November 22, 2015—Pima County Fairgrounds, Tucson, Arizona
Every year, as we get nearer and nearer to the desert of Arizona, our children begin to fret. Hm-m-m! I wonder why? Today, this e-mail came. It will give you just a sample of the tight rein they try to keep on the six of us. It usually doesn’t work, but they just keep trying.
Dear Bill, Raymonda, Dwight, Sheila, Todd and Bonnie,
I have been elected to represent the children of the Danes, Meeks and McAllister's. OK, I actually drew the short straw. Anyway....it is time for our annual talk. Not the talk that you parents had with us as children at the age of 12, but equally as necessary.
That being said, here goes...... When the six of you get together, common sense has a way of conveniently vanishing. Yes, we know that it is fun to go off roading and tearing through the Arizona countryside without abandon, but please do so at a rate of speed that doesn't strip the trees of their leaves.

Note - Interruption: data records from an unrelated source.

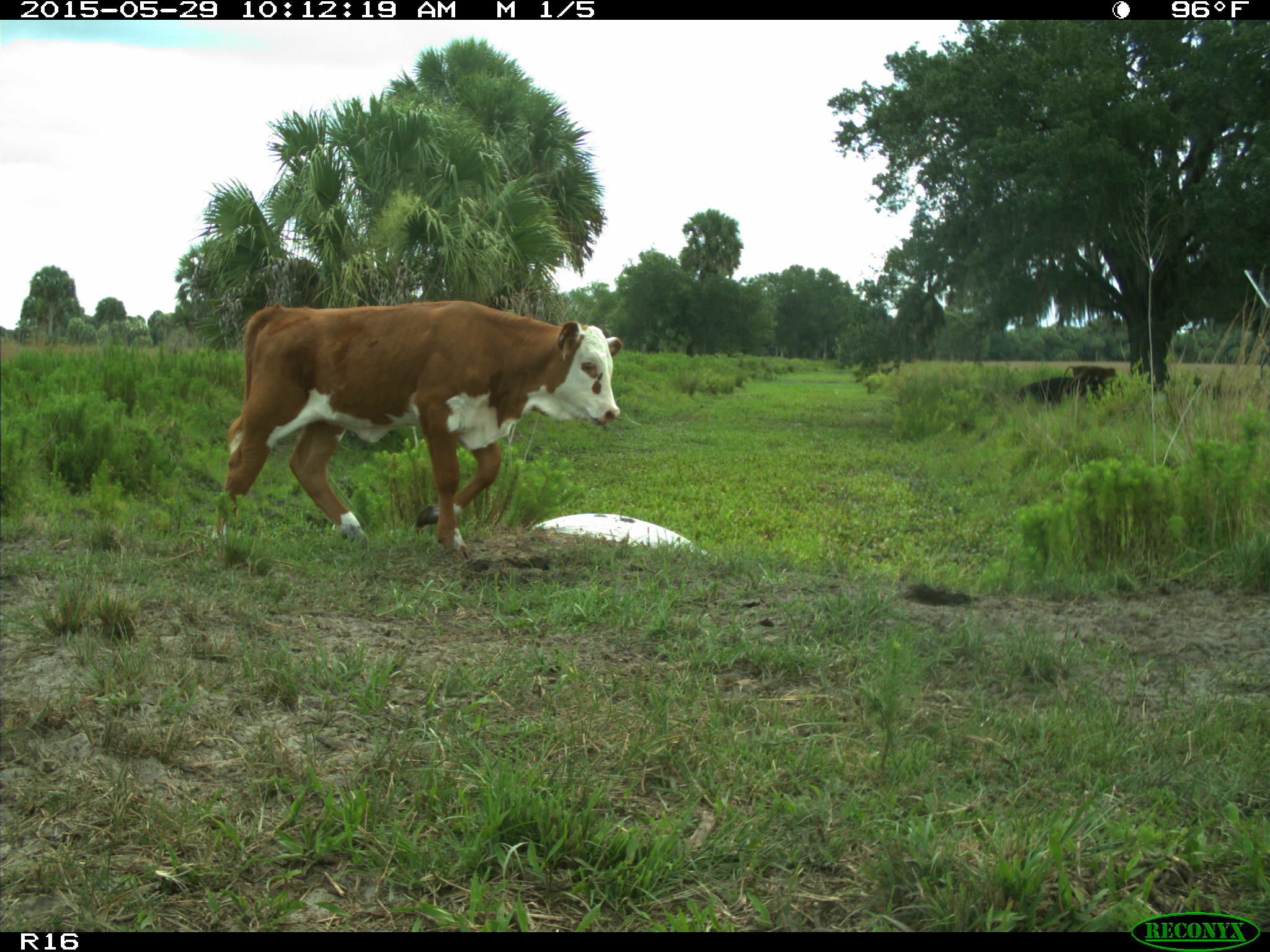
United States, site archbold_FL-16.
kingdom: Animalia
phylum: Chordata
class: Mammalia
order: Artiodactyla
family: Bovidae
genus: Bos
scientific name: Bos taurus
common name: domestic cow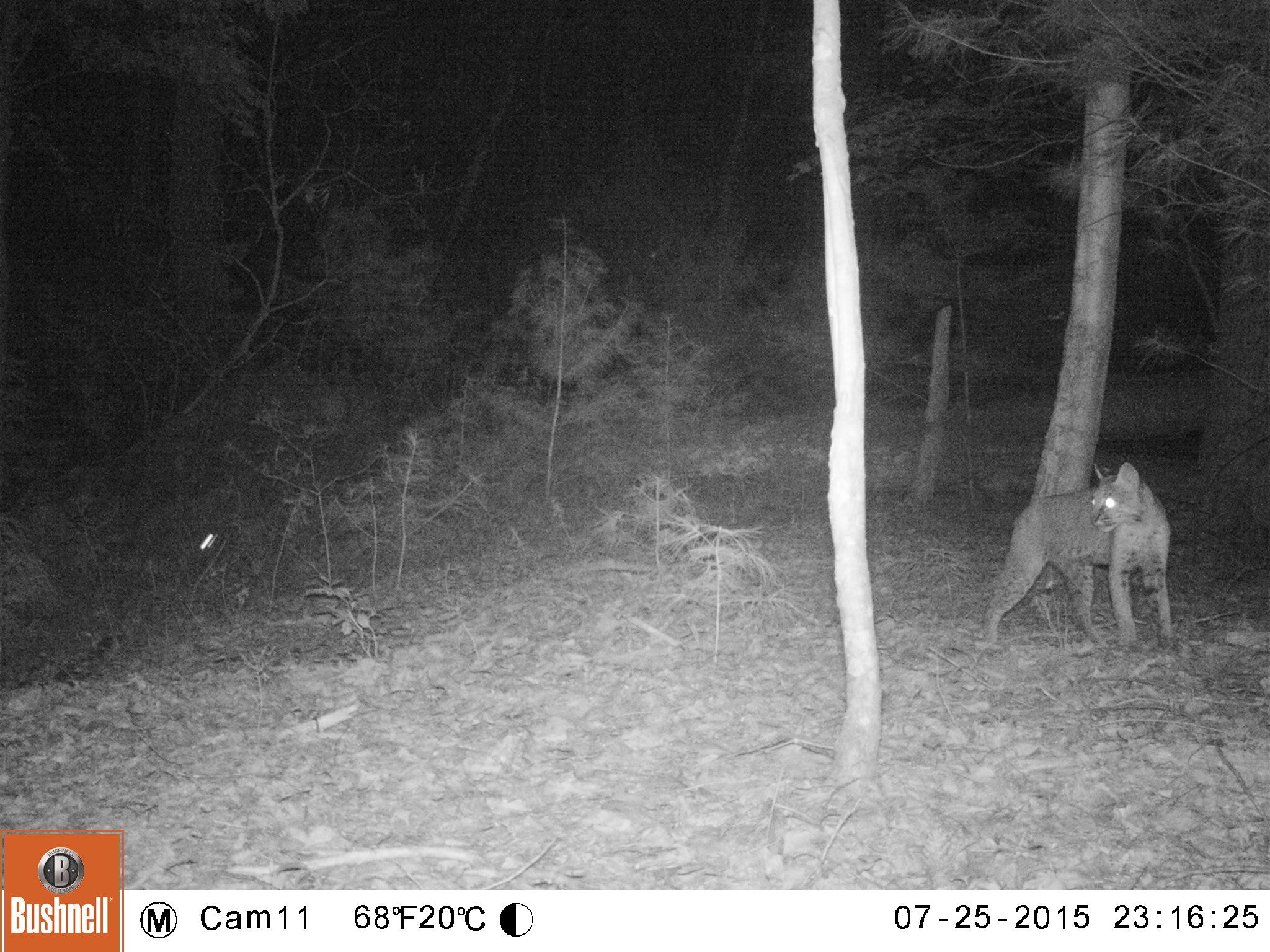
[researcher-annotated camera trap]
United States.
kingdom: Animalia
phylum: Chordata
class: Mammalia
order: Carnivora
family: Felidae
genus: Lynx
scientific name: Lynx rufus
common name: bobcat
Bobcat (Lynx rufus).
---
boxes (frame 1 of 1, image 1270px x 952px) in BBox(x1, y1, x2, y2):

Please, please, please use caution when poking around for a particularity hard to locate geocache. Let's be more clear. Raymonda, that means you. As for you other five, you've all done it and been lucky. Let's not push that luck, ok? To avoid choking while eating due to excessive laughter, especially if Dwight is wearing sunglasses, please cut your food into small pieces and chew thoroughly. Better yet, maybe you should stick to yogurt and applesauce when more than three of you are gathered together.
We love you dearly, but good grief, you might be the death of us.
Stay safe, have fun (within reason) and enjoy your friends.
So we have been warned. We’ll see if any of us listened!